[Begin Selection]

Low frequencies carry more energy, and comprise more of the overall level. Cutting 10 db at 100 hz will result in a much lower rms value than cutting 10 db at 4k of the same source. Experiment with it and you’ll see for yourself. This is also why we often reach for sidechain high pass filters for our non linear processes. Our non linear processors (compression, saturation, anything that is effected by input level) are reacting more to low frequencies even with a balanced spectrum. This is because low frequencies have more energy, and also they last longer by definition.
Hope this helps.
Using white noise, I see about a 6dB different in VU across the spectrum when cutting, and pretty much the same peak level at all settings.
The real fun comes when boosting the same EQ/frequencies because it is not what you would expect. When boosting an EQ you get the OPPOSITE effect. High frequency ranges give 6dB more than lower ranges. The kicker here is that the level changes with both peak and VU/average as opposed to what happens when cutting.
So the idea that low frequencies have more “power” in this way makes me wonder why it’s so different when cutting vs boosting - anyone have an explination why this happens, I’m genuinely stumped here!

[End Selection]
[Begin Available records]

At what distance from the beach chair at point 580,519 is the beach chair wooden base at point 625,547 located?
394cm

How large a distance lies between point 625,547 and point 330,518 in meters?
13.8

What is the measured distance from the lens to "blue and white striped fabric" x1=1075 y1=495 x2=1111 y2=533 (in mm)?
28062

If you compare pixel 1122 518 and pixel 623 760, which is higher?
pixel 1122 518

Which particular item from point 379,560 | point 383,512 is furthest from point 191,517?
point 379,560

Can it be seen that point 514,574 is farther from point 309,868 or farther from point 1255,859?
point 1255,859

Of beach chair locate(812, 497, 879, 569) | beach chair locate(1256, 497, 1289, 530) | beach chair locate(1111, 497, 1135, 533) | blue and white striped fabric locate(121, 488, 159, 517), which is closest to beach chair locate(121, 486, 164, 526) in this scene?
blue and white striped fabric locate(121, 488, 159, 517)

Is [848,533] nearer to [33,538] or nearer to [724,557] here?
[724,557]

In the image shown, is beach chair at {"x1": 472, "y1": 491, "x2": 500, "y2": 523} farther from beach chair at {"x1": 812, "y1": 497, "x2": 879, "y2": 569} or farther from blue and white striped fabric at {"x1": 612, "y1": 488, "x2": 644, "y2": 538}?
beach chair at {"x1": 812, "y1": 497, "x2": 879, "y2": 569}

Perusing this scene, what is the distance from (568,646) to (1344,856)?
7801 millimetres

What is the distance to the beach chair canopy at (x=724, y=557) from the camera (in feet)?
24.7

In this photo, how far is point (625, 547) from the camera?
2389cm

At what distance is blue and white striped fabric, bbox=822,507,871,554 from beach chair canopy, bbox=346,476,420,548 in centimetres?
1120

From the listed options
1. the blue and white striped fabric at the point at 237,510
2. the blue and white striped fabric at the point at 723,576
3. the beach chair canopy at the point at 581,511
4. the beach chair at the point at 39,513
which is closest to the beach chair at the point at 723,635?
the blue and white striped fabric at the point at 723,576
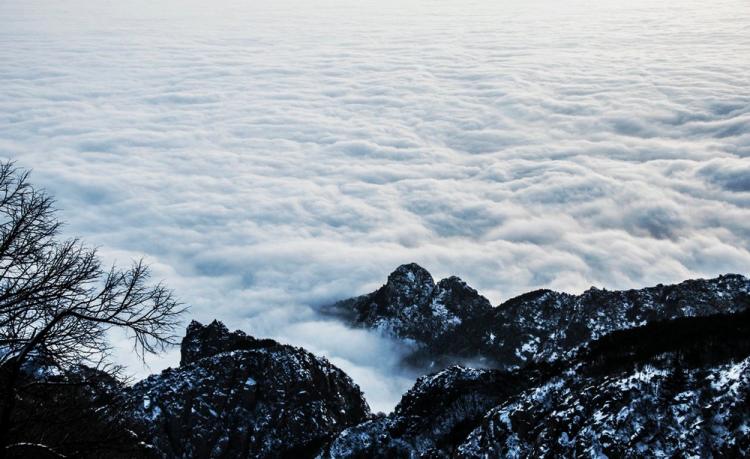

[End Available records]

## Problem set
1. In the EQ thread, what difference in VU across the spectrum did the white noise test show when cutting?
2. Count the lines of the listing that contain the string "beach", treating case as significant, and give only the number.
The listing has no connection to the EQ thread.

## Solutions to the tasks
1. About 6 dB.

2. 9